LISTED ENTRIES.
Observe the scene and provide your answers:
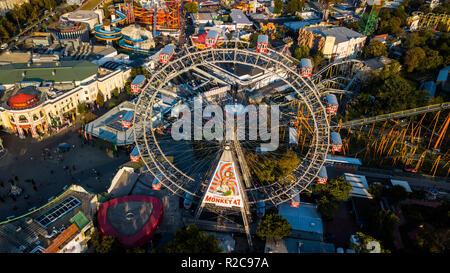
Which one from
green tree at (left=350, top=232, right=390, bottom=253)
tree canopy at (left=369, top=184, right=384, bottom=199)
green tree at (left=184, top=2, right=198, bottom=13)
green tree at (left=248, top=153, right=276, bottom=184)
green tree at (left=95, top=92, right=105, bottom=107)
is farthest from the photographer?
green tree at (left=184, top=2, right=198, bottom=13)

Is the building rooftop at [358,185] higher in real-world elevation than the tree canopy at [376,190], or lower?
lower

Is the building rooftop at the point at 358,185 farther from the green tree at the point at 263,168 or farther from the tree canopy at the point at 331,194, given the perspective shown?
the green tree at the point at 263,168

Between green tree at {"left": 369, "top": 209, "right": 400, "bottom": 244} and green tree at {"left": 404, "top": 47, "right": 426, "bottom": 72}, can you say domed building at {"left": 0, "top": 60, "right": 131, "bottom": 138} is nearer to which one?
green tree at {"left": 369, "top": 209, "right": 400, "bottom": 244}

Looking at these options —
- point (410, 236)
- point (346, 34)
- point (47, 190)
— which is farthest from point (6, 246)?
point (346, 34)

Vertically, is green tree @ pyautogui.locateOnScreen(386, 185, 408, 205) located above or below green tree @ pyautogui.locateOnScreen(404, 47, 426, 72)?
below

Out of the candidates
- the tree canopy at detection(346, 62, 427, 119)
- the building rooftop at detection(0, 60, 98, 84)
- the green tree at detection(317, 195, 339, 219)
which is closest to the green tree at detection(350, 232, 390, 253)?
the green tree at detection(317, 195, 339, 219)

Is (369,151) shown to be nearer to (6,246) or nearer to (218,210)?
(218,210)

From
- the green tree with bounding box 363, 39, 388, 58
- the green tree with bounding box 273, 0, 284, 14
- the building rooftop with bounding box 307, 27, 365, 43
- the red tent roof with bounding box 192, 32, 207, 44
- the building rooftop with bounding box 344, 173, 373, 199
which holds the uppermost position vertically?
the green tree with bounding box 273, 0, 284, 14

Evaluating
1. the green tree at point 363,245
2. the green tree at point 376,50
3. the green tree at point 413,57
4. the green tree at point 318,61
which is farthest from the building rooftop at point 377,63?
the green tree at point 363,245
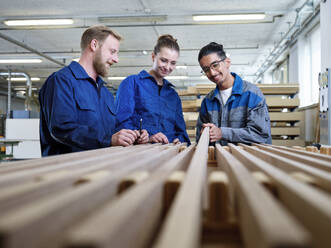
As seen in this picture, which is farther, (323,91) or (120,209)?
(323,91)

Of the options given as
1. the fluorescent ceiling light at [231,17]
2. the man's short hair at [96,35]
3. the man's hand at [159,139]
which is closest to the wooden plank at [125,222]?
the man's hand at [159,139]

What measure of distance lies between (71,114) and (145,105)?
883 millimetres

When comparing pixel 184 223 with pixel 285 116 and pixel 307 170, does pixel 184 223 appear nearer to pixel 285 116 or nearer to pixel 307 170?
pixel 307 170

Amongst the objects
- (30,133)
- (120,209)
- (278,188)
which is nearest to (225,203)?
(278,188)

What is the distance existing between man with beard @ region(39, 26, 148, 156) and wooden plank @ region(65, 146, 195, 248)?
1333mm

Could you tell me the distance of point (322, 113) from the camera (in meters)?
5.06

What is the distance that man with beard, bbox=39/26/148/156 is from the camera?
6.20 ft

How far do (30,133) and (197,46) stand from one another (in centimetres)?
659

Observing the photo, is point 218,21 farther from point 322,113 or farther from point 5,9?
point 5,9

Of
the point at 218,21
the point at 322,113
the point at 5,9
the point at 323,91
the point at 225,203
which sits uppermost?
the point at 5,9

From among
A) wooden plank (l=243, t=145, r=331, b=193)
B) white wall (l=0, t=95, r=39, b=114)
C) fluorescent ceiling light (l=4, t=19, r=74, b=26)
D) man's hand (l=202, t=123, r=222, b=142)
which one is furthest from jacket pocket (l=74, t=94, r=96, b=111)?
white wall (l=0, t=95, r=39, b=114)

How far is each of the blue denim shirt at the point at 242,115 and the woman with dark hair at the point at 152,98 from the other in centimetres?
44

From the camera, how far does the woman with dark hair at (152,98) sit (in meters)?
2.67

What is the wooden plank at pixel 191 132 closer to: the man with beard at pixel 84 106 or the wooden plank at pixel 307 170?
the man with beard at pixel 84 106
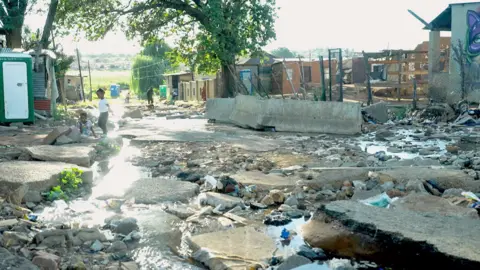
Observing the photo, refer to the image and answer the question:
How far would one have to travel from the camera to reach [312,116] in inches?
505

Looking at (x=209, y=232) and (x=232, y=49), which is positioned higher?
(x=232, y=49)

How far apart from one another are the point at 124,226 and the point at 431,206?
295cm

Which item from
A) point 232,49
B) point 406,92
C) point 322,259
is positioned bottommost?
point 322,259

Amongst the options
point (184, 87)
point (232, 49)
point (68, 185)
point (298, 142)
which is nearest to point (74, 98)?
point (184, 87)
--
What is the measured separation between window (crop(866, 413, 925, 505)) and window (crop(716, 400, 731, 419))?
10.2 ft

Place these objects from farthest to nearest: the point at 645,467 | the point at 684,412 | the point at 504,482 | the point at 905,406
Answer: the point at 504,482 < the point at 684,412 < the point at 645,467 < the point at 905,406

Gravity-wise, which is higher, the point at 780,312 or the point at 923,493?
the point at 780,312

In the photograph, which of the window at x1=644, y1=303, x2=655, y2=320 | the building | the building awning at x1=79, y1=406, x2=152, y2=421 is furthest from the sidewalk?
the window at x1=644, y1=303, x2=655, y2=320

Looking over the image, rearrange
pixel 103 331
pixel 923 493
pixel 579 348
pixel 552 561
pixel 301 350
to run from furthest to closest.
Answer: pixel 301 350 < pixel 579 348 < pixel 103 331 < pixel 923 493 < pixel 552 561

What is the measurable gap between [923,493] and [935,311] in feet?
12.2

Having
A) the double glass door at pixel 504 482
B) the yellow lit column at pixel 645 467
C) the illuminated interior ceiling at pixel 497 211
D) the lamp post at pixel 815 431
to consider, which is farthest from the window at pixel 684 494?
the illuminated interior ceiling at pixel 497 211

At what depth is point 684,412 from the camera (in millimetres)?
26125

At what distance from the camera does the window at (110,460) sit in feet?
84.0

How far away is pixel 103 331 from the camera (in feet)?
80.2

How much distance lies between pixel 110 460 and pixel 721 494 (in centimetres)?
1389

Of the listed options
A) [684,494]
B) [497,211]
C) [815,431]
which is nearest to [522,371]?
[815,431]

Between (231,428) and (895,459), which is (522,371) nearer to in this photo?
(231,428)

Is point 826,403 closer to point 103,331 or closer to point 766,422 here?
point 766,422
==
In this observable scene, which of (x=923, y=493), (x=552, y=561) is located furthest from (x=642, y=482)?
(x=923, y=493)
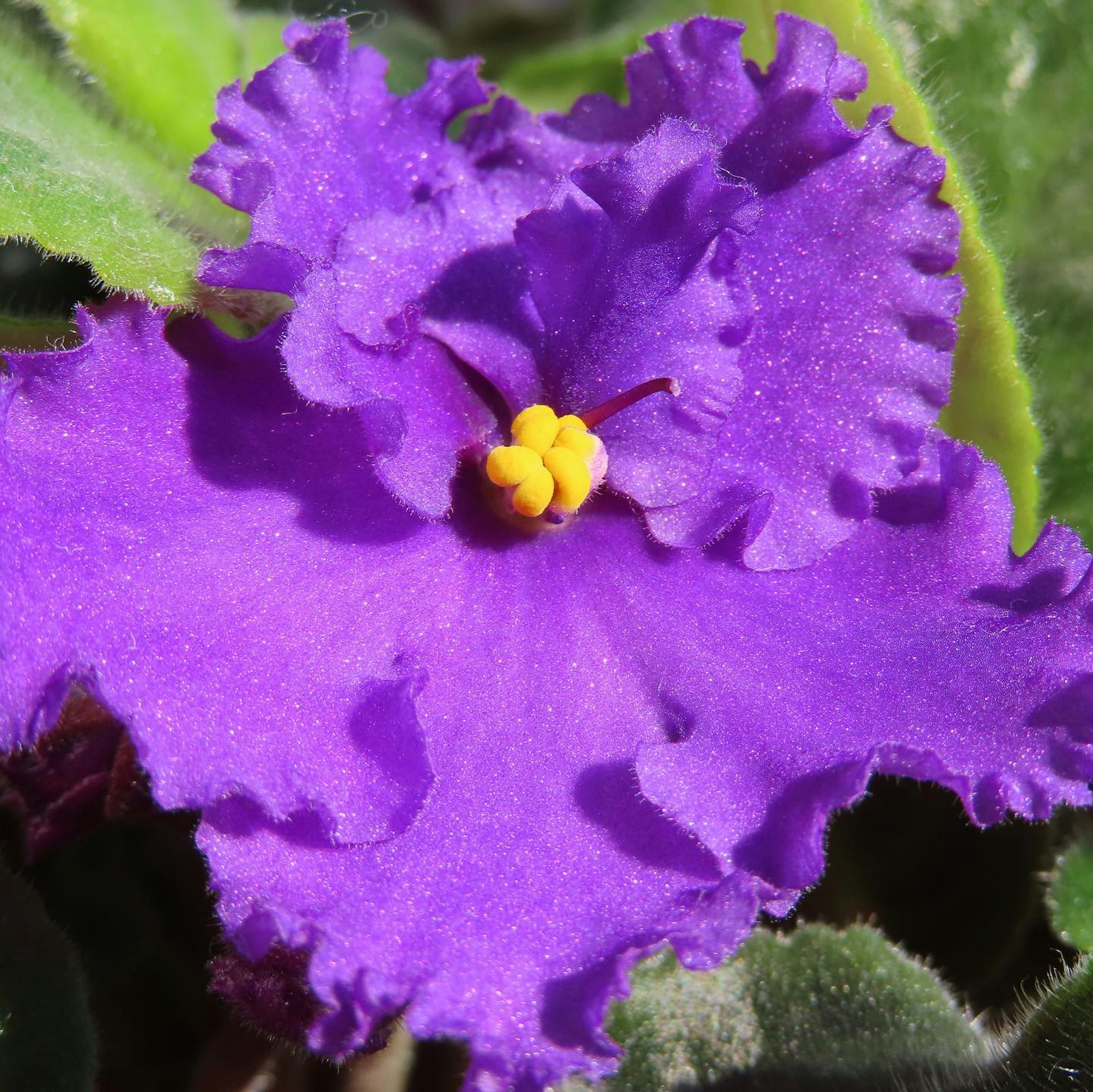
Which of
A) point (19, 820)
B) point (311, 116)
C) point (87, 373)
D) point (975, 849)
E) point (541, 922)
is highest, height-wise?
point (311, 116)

WRITTEN INSTRUCTION. Count the lines in the three blocks above that contain the word "lower", and reply with only the number.

ANSWER IN FULL. 2